What the task asks: An exact copy of every record below is needed, with all pictures removed.

[Start of Attachment]

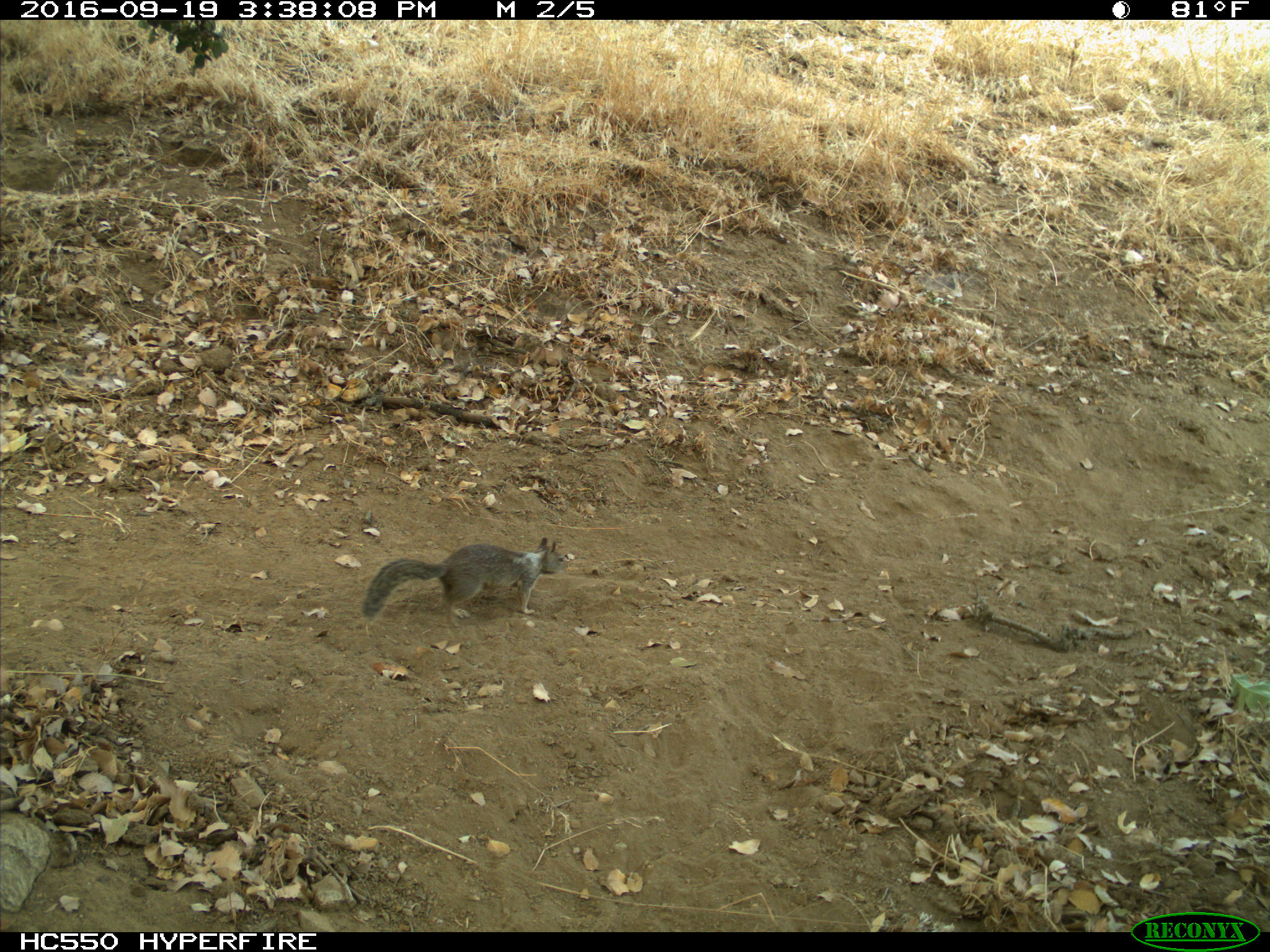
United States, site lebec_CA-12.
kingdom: Animalia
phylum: Chordata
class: Mammalia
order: Rodentia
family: Sciuridae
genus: Otospermophilus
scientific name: Otospermophilus beecheyi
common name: california ground squirrel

[End of Attachment]

Task response:
United States, site lebec_CA-12.
kingdom: Animalia
phylum: Chordata
class: Mammalia
order: Rodentia
family: Sciuridae
genus: Otospermophilus
scientific name: Otospermophilus beecheyi
common name: california ground squirrel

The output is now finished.